Résolution des différends – Les invités

En mode de débat (poursuite devant une cour de justice), on parle d’assignation. En mode de dialogue, on parle d’invitation.

Toutefois, le législateur québécois s’attend à ce que la mise en demeure soit une invitation au dialogue. Même si on assigne, on peut lancer l’invitation par la suite; assigné, on peut inviter l’autre au dialogue. En dialogue, on peut aussi prévoir une assignation à titre de jeu décisif en cas d’impasse. On sait qu’un tribunal est toujours disposé à favoriser le dialogue si toutes les parties sont d’accord. Il reste à savoir si le tribunal peut ordonner le dialogue, soit sur demande de l’une des parties, soit de son propre gré (proprio motu). À ce jour, les tribunaux ont répondu que « non » mais je dirais que les juges possèdent déjà ce pouvoir, mais qu’en général ils ne l’exercent pas. Il faudrait connaître l’opinion de la Cour d’appel et même de la Cour suprême du Canada sur la question.

Si l’assignation tient, on se dirige vers le procès ou la séance d’arbitrage, donc devant un juge ou un arbitre qui a comme mission et devoir de trancher le litige, de décider pour les parties. On n’arrive pas du jour au lendemain à cette étape décisionnelle. Il faut passer par les préliminaires et les interrogatoires. En mode de dialogue, on s’organise de gré à gré en perspective d’une séance décisionnelle. Les intéressés sont les décideurs, conjointement, de leur propre sort. Il faut leur donner des outils : des informations authentiques, des expertises à point, de la jurisprudence pertinente, de la doctrine appropriée, des choix pratiques et praticables de résolution.

_ENTRÉES EXTRAITES_.
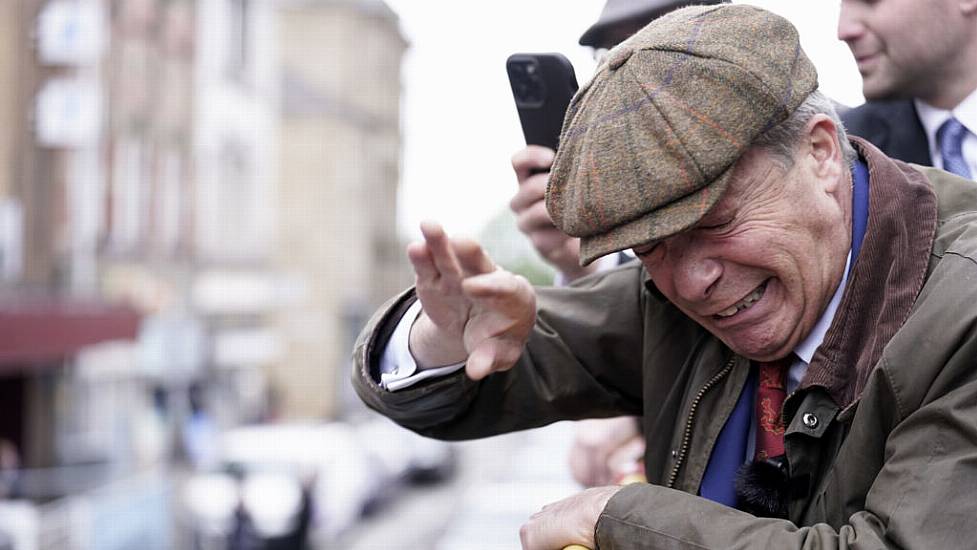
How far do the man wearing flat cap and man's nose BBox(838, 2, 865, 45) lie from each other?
0.41 meters

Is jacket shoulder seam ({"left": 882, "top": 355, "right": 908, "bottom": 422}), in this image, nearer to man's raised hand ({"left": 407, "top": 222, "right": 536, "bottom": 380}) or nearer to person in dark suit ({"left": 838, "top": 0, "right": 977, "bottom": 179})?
man's raised hand ({"left": 407, "top": 222, "right": 536, "bottom": 380})

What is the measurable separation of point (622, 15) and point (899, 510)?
1.64 meters

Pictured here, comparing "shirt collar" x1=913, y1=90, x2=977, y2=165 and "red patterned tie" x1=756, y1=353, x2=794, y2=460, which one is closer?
"red patterned tie" x1=756, y1=353, x2=794, y2=460

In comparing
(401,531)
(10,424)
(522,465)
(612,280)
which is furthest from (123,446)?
(612,280)

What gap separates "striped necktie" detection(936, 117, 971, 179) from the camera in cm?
239

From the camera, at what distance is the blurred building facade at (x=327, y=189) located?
40.1 meters

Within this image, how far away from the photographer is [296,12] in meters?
43.2

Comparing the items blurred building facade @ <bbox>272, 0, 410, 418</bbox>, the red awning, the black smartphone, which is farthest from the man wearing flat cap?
blurred building facade @ <bbox>272, 0, 410, 418</bbox>

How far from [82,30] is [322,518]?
25.7 feet

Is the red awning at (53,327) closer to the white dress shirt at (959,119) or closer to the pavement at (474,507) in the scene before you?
the pavement at (474,507)

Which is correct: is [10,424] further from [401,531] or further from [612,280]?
[612,280]

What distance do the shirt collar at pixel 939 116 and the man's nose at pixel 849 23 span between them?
0.20m

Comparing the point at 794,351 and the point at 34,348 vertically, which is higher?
the point at 794,351

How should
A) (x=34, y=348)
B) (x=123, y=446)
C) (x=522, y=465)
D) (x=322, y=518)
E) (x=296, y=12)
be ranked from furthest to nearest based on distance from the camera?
1. (x=296, y=12)
2. (x=123, y=446)
3. (x=522, y=465)
4. (x=322, y=518)
5. (x=34, y=348)
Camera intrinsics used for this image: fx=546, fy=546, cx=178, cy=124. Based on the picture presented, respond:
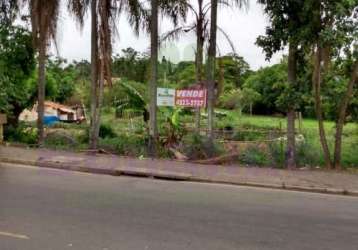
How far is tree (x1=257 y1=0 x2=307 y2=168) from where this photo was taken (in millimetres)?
13781

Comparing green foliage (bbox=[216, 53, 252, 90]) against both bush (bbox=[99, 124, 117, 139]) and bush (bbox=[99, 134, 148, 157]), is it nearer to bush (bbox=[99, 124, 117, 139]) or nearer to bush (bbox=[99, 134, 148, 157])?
bush (bbox=[99, 134, 148, 157])

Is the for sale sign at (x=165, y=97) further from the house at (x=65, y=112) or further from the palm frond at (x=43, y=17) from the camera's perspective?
the house at (x=65, y=112)

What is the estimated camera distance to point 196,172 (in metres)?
13.5

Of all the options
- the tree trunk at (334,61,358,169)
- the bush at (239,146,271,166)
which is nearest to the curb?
the bush at (239,146,271,166)

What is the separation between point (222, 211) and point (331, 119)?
7691 mm

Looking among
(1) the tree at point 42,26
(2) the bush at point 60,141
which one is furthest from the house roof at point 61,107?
(1) the tree at point 42,26

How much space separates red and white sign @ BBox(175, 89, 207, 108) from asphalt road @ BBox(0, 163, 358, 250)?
506 cm

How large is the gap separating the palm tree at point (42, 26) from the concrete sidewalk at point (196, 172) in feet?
9.35

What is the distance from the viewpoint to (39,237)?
6.69 metres

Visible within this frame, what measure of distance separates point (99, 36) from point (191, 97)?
3.82 m

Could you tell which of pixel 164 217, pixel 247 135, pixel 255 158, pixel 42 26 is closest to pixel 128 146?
pixel 255 158

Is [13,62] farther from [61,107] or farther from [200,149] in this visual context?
[61,107]

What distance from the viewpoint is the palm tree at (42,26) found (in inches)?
708

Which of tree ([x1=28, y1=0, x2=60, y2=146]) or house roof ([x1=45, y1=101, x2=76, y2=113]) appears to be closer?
tree ([x1=28, y1=0, x2=60, y2=146])
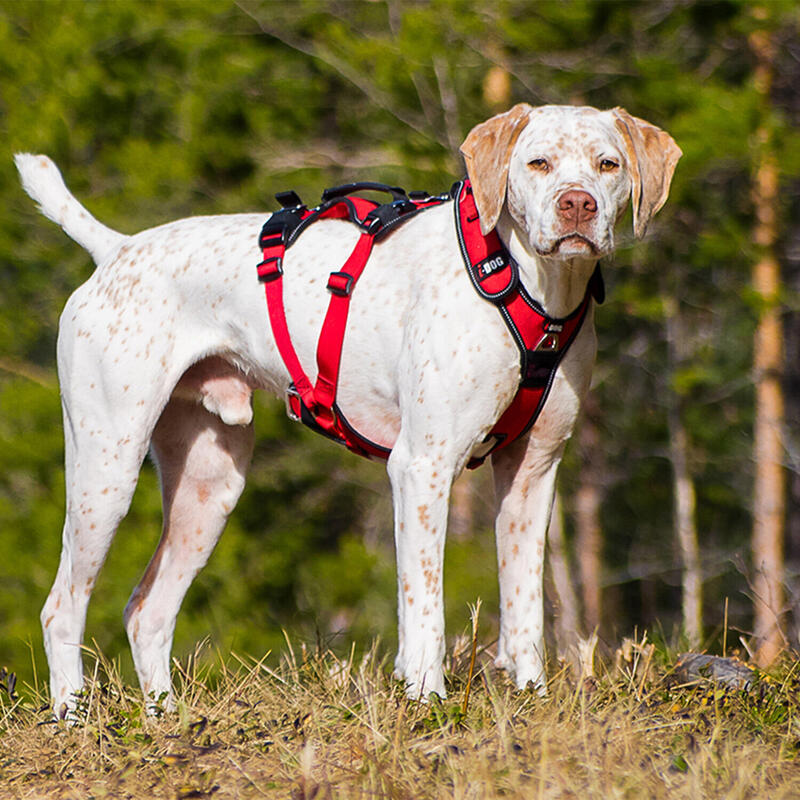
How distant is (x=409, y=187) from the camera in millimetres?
12883

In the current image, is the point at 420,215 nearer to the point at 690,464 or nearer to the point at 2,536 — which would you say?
the point at 690,464

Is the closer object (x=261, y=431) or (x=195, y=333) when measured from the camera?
(x=195, y=333)

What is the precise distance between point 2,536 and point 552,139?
12.7 metres

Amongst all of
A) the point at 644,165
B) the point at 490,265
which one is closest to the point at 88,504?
the point at 490,265

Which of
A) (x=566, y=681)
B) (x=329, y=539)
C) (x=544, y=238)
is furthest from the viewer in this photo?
(x=329, y=539)

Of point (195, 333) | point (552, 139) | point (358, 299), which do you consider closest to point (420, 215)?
point (358, 299)

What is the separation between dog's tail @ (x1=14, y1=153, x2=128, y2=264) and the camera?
4836 millimetres

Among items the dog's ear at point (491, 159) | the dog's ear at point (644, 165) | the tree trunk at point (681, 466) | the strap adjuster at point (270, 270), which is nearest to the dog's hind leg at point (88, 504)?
the strap adjuster at point (270, 270)

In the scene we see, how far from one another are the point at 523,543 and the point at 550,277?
0.92m

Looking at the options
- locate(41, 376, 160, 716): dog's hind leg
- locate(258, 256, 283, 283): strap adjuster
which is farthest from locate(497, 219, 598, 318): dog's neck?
locate(41, 376, 160, 716): dog's hind leg

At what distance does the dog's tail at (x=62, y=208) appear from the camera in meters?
4.84

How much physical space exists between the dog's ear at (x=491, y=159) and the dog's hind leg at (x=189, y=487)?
5.09ft

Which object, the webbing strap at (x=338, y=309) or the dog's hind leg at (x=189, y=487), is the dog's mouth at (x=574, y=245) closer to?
the webbing strap at (x=338, y=309)

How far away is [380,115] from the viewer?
46.2 feet
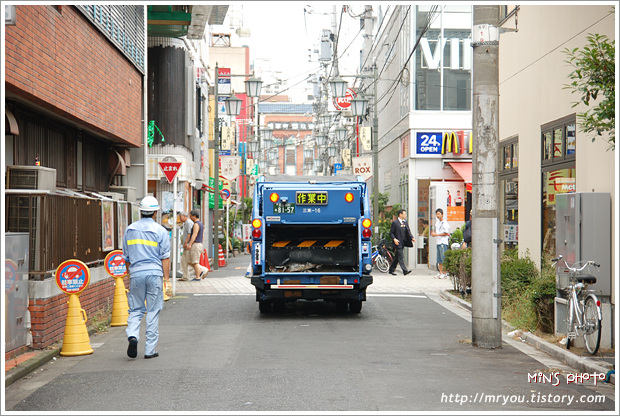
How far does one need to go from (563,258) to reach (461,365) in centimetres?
268

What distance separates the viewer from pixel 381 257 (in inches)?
1092

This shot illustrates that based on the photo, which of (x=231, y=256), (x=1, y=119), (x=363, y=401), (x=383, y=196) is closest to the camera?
(x=1, y=119)

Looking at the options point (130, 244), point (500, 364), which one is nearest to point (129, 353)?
point (130, 244)

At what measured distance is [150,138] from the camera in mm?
27734

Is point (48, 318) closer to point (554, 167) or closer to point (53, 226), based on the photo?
point (53, 226)

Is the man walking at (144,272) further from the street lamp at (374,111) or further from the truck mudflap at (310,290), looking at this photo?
the street lamp at (374,111)

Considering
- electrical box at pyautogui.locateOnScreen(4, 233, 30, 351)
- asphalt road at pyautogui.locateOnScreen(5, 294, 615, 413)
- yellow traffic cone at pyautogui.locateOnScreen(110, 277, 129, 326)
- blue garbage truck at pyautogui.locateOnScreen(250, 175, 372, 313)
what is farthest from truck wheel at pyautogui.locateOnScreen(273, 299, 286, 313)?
electrical box at pyautogui.locateOnScreen(4, 233, 30, 351)

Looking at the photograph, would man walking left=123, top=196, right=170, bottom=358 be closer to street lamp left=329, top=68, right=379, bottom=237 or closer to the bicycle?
the bicycle

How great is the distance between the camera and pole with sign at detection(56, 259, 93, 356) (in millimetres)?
10641

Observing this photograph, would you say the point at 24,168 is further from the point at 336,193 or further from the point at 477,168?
the point at 477,168

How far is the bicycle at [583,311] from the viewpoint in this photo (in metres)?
9.77

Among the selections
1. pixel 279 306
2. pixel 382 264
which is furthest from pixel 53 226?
pixel 382 264

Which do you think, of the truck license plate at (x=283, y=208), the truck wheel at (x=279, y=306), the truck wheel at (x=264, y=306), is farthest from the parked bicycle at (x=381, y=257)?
the truck license plate at (x=283, y=208)

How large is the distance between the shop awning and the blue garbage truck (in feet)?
48.9
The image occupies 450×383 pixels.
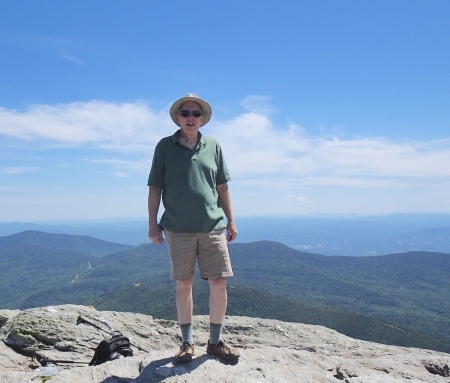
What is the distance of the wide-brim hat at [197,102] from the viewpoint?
659cm

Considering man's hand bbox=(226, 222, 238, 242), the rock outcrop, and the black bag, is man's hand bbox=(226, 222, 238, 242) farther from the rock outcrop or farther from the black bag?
the black bag

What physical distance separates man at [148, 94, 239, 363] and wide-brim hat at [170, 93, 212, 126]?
18mm

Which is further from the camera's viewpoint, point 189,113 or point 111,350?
point 111,350

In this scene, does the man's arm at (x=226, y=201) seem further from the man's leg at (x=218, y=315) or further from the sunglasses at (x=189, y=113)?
the sunglasses at (x=189, y=113)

_PROBLÈMES À RÉSOUDRE_.
**a.** Dans le texte sur la résolution des différends, de quoi parle-t-on en mode de dialogue ?
**b.** Reproduisez fidèlement le passage du texte sur la résolution des différends qui commence par « Résolution des différends » et se termine par « on parle d’invitation. ».

_BONNES RÉPONSES_.
**a.** On parle d'invitation.

**b.**
Résolution des différends – Les invités

En mode de débat (poursuite devant une cour de justice), on parle d’assignation. En mode de dialogue, on parle d’invitation.